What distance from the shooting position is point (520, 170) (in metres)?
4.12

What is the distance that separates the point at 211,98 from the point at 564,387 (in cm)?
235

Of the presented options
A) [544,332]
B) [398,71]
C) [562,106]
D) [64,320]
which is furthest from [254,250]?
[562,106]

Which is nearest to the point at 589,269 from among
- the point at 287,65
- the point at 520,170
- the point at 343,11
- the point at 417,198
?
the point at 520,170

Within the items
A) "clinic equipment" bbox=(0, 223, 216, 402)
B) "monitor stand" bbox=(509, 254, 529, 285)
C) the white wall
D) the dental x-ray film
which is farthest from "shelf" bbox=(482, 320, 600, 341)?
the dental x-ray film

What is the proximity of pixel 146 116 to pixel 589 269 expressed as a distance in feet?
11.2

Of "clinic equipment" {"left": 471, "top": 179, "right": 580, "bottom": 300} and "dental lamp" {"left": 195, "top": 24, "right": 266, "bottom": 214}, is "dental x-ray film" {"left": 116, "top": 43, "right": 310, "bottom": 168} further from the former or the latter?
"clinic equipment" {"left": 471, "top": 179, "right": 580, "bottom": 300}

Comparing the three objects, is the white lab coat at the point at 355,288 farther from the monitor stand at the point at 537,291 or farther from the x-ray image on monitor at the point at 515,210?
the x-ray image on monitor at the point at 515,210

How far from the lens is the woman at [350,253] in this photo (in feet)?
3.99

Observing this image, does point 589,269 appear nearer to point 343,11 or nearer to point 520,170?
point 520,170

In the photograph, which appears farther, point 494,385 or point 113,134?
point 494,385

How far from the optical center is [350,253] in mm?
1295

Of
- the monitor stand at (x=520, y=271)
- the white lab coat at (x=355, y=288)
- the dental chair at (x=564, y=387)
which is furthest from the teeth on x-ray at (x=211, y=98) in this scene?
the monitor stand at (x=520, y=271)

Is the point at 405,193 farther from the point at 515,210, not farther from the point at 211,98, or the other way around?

#### What is asked:
Return every line above that contains the word "right".

#### Task answer:
Of "clinic equipment" {"left": 471, "top": 179, "right": 580, "bottom": 300} and "dental lamp" {"left": 195, "top": 24, "right": 266, "bottom": 214}, is "dental x-ray film" {"left": 116, "top": 43, "right": 310, "bottom": 168} further from the former or the latter?
"clinic equipment" {"left": 471, "top": 179, "right": 580, "bottom": 300}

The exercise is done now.